Deep Metabolomics & Lipidomics to Study Metabolism and Healthy Aging

Analytical Instrument: We maintain an in-house, high-resolution Orbitrap LC-MS system dedicated to global metabolomics and lipidomics of complex biological matrices (such as blood, urine, and fecal samples). This direct access to instrumentation inspires our team to develop both computational and analytical innovations to address critical challenges in data acquisition and processing.

Computational Modeling: We are actively developing genome-scale metabolic models (GEMs) and GEM-derived pathways for cells, tissues, and organisms. These models are viewable, computable, and customizable based on biological context. While our current implementation focuses on metabolic interactions, future versions will incorporate cellular boundaries and receptor/ligand interactions to better accommodate single-cell multi-omics and cell-cell communication. Our long-term goal is to develop fully functional virtual cells and tissues.

Animal Model: C. elegans harbor distinct microbiomes that can be easily established and maintained in the laboratory. We utilize this model to study how microbiome composition impacts host fitness, specifically within the context of aging and neurodegenerative diseases (such as Alzheimer's and Parkinson's). Distinct phenotypes are further investigated using deep sequencing and metabolomics to gain mechanistic understanding. We use LC-MS coupled with stable isotope labeling, high-resolution microscopy, and various phenotypic assays to gain insights into these complex host-microbiome interactions.

Multi-omics & Systems Biology

Genetics accounts for less than half of the risk for most chronic complex diseases, with environmental factors playing a crucial role. Our research focuses on understanding the complex interplay between genetics and the environment using omics technologies. Metabolomics is the systematic study of all small molecules in a biological system. The metabolome consists of both endogenous metabolites and exogenous compounds derived from diet, gut microbes and environmental exposures. The microbiome (microbes living in and on us) interacts extensively with the host through metabolic exchanges and co-metabolism of foods and drugs, contributing to immune and metabolic diseases such as obesity and diabetes. Finally, the exposome is a systematic, unbiased, and omics-scale examination of external factors contributing to health and disease.

We employ knowledge-driven and data-driven approaches for multi-omics integration. The former is based on networks of known interactions (suitable for model organisms), while the latter is based on multivariate statistics to identify coherent patterns (suitable for any organisms).

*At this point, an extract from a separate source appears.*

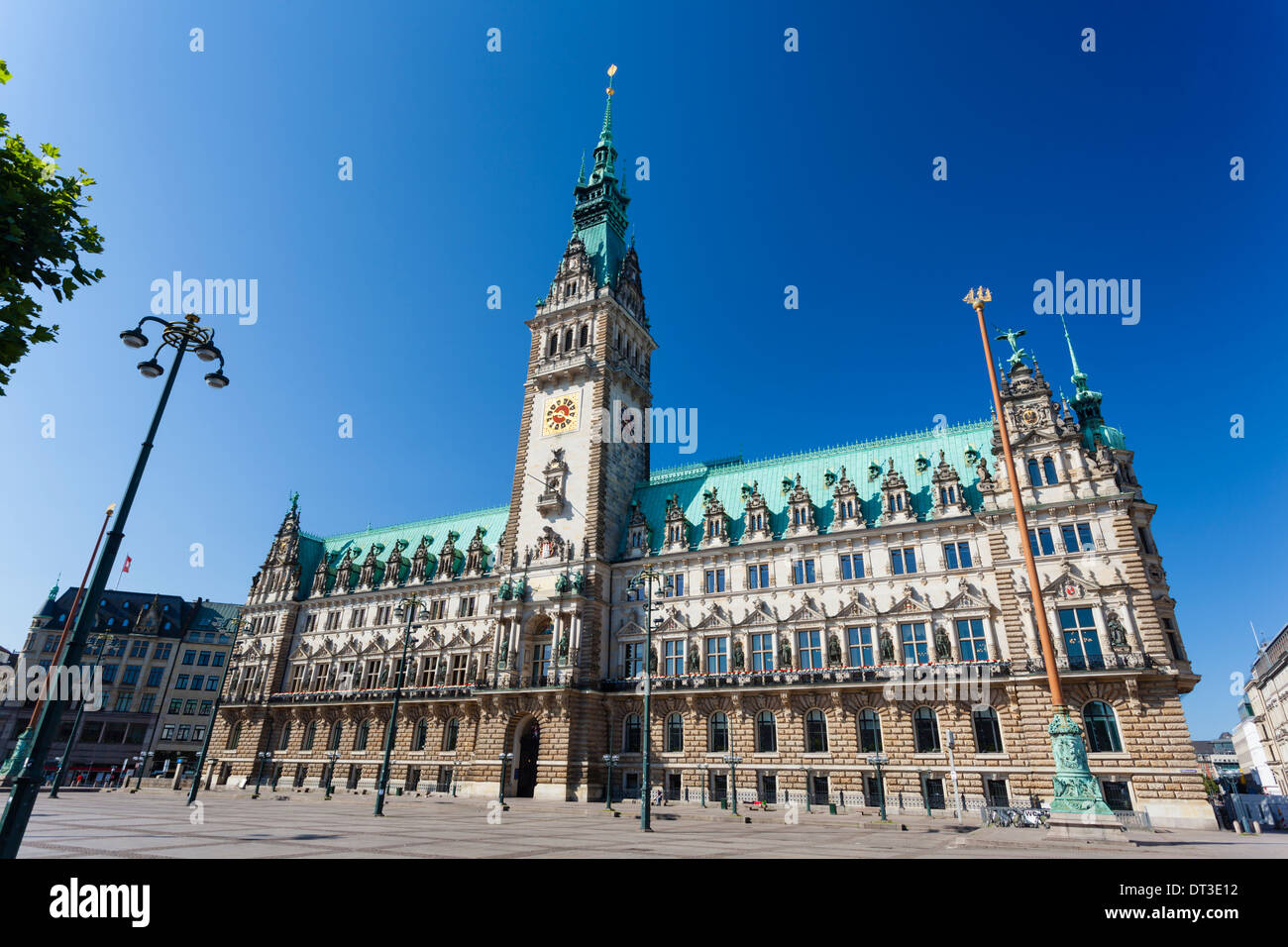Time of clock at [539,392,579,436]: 3:43
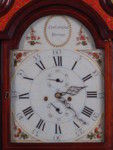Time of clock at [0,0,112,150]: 4:12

Democratizing Omics Big Data Analytics

Data provides little value unless it can be interpreted to increase our knowledge or inform our decisions. A long-term interest in the Xia Lab is to make omics data analytics accessible to broad researcher communities by leveraging cloud, web, statistics, AI, and data visualization techniques, coupled with comprehensive domain knowledge to facilitate data analysis and understanding. We use both local supercomputers and public cloud infrastructure to enable high-performance data analysis. To date, we have developed a series of omics tool suites that are accessed by ~1,000,000 researchers worldwide for their omics data analysis and interpretation.

We are actively exploring new technologies to better educate, engage, and empower users. We are interested in integrating AI agents with our validated analysis modules to enable fully automated or semi-supervised omics data analysis through conversation (conversational analytics). Results are presented as interactive dashboards and PDF reports, linked to fully featured web interfaces. This allows users to toggle between high-level overviews and detailed results with granular controls. We are also exploring virtual or augmented reality (VR/AR) to enhance the user experience.